= International Code for the Safe Carriage of Packaged Irradiated Nuclear Fuel, Plutonium and High-Level Radioactive Wastes on board Ships =

The International Code for the Safe Carriage of Packaged Irradiated Nuclear Fuel, Plutonium and High-Level Radioactive Wastes on board Ships, often abbreviated and referred to as the INF Code is an International Maritime Organization (IMO) Code for the facilitation of the maritime transport of radioactive cargoes and nuclear waste on ships.

==History==
The current regulations are derived from the International Atomic Energy Agency (IAEA) Regulations for the Safe Transport of Radioactive Material, 1961. In 1993, the Code was published as a voluntary standard and was adopted by the IMO in 1995. It was then amended in November 1997. In 1999 amendments were adopted to the SOLAS Convention to make the code mandatory under SOLAS Chapter VIII. It became mandatory for all ships carrying nuclear fuel in January 2021.

The Code has been amended since by IMO resolutions MSC.118(74), MSC.135(76), MSC.178(79) and MSC.241(83).

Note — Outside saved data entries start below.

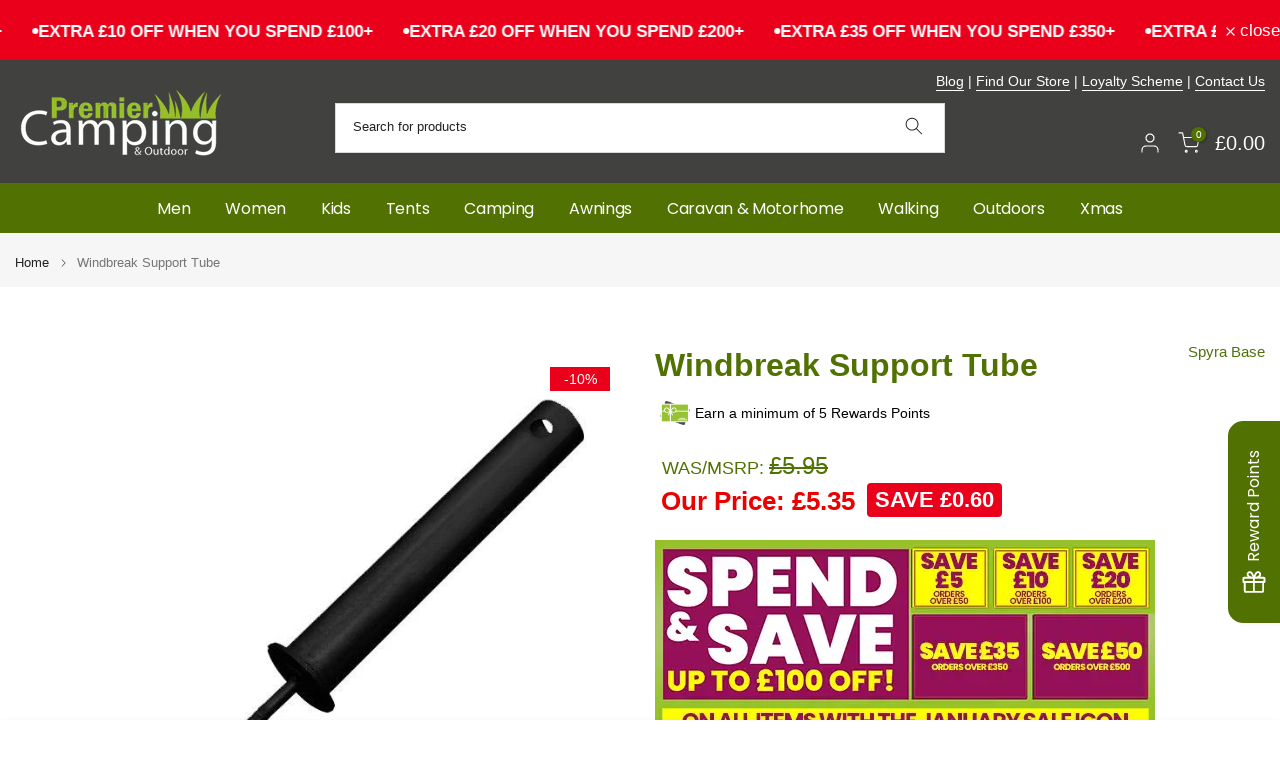

--- FILE ---
content_type: text/css
request_url: https://premiercamping.com/cdn/shop/t/46/assets/custom.css?v=19591178380472640841766408212
body_size: 337
content:
.page-head.t4s-text-center .desc-head{max-width:1300px}.t4s-product .t4s-product-price{font-size:14px;font-weight:600;color:#ec0101}.t4s-product .t4s-product-price del{font-size:14px}.t4s-product .t4s-product-price ins{font-size:14px;font-weight:600}.t4s-product .t4s-product-title{font-size:14px;color:#517103;font-weight:600}.t4s-product a:hover{color:#4b4b4b!important}.t4s-product .t4s-price-from{color:var(--price-sale-color)}.t4s-product__info-container .t4s-product-price del{color:#517103;font-size:24px;display:block;padding-left:7px}.t4s-product__info-container .t4s-product-price del:before{content:"WAS/MSRP: ";font-size:18px;text-decoration:none;display:inline-block;padding-right:5px}.t4s-product__info-container .t4s-product-price ins{font-weight:700}.t4s-product__info-container .t4s-product-price ins:before{content:"Our Price: "}.t4s-badge-price{font-size:22px;font-weight:600;margin-top:5px}.t4s-product__info-container .t4s-price-from{color:var(--price-sale-color)}.t4s-countdown-pr{border:9px solid #9bc02f;padding:15px 0;background-color:#951058}.t4s-countdown__mess i,.t4s-countdown__mess{color:#fffc00}h1.t4s-product__title{padding-top:10px}.pc-ticklist ul{list-style-type:none;list-style-position:inside}.pc-ticklist li:before{content:"\2713";font-size:20px;color:#517103;font-weight:900;padding-right:.8rem}.pc-ticklist li{font-size:18px;line-height:24px}.pc-ticklist li+li{margin-top:10px}.t4s-product-form__buttons .t4s-product-form__submit{padding:20px 0}.t4s-product-form__buttons .t4s-quantity-wrapper{height:55px}.t4s-product-form__buttons .t4s-quantity-wrapper input.t4s-quantity-input[type=number]{height:48px;font-size:22px;font-weight:400}.t4s-product-form__buttons .t4s-quantity-wrapper button{padding:8px}h1,h2,h3,h4{color:#517103}.t4s-tabs-pr-ul a{border-radius:10px}.t4s-product-form__variants{background-color:#f7f7f7;padding:1px 15px 15px;border:solid 1px #dddddd}.t4s-swatch__item{background-color:#fff}.t4s-swatch__title:before{content:"SELECT "}.t4s-product-form__buttons .t4s-quantity-wrapper{background-color:#fff}.t4s-newsletter__inner{background:#fff}h5.t4s-widget-title,h5.t4s-facet-title{font-weight:400;color:#517103}.black-friday-message{background:#000;color:#fff;text-align:center;padding:10px;margin:15px 0 0!important;font-weight:700}.today-price{color:#ffe400;font-size:24px}.bf-countdown-timer{padding:5px 10px;text-align:center;background-color:#000}.bf-countdown-title{font-size:24px;font-weight:600;color:#ffe400;margin-bottom:12px}.bf-countdown-units{display:flex;justify-content:center;gap:15px}.bf-countdown-unit{display:flex;flex-direction:column;align-items:center}.bf-countdown-circle{position:relative;width:80px;height:80px;margin-bottom:5px}.bf-countdown-svg{width:100%;height:100%;transform:rotate(-90deg)}.bf-countdown-circle-bg{fill:none;stroke:#333;stroke-width:2}.bf-countdown-circle-progress{fill:none;stroke:#ffe400;stroke-width:2;stroke-linecap:round;transition:stroke-dashoffset .1s linear}.bf-countdown-value{position:absolute;top:50%;left:50%;transform:translate(-50%,-50%);font-size:20px;font-weight:700;color:#fff}.bf-countdown-label{font-size:14px;color:#fff;font-weight:500;text-transform:uppercase}.bf-countdown-ended{font-size:14px;font-weight:600;color:#f44;padding:10px}@media (max-width: 768px){.bf-countdown-units{gap:10px}.bf-countdown-circle{width:50px;height:50px}.bf-countdown-value{font-size:14px}.bf-countdown-label{font-size:10px}}@media (max-width: 480px){.bf-countdown-units{gap:8px}.bf-countdown-circle{width:65px;height:65px}.bf-countdown-value{font-size:16px}.bf-countdown-label{font-size:12px}}@media (min-width: 1025px){#shopify-osm-AbUpvUkZtNmhtcVF6S__klarna_on_site_messaging_app_block_qK3Qn3{width:49%;display:inline-block;float:left;margin-right:3px}#placement-AdkdJdnRWZE44QVovc__clearpay_on_site_messaging_payments_messaging_3dLmDP{width:49%;display:inline-block;margin-left:3px;margin-top:0;border:1px solid #eae7e4;padding:14px 10px 18px}}@media (max-width: 1024px){#placement-AeE9aajMrK1pINmZrR__clearpay_on_site_messaging_payments_messaging_3dLmDP{width:100%;display:block;margin-left:3px;margin-top:0;border:1px solid #eae7e4;padding:14px 10px 18px}}@media (max-width: 767px){div.t4s-pr-vendor{height:0px!important}.t4s-pr-vendor img{display:none}.t4s-product__title,h1.t4s-product__title{padding-top:0}}
/*# sourceMappingURL=/cdn/shop/t/46/assets/custom.css.map?v=19591178380472640841766408212 */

==Contents and application==
The code applies to ships that carry nuclear fuel, plutonium and other radioactive wastes. It includes recommendations for the design of ships and on issues such as fire protection and damage ship stability. Ships are designed according to three classes INFl, INF2 and INF3, which are determined by the maximum level of aggregate radioactive cargoes that can be carried, with INF3 the highest. Radiaoctivity is measured in tera Becquerels. The Code also sets out requirements for temperature control of cargoes, electrical supplies, cargo securing and radiological protection.

Ships are required under the code to develop and carry a shipboard emergency plan in accordance with associated IMO Assembly guidelines (A.854).

The INF Code is designed to be used alongside that of the International Maritime Dangerous Goods Code with regards to nuclear cargoes (UN numbers under Class VII).

The Code has been adopted by numerous countries (flag States), including the Netherlands, the United Kingdom and Bermuda.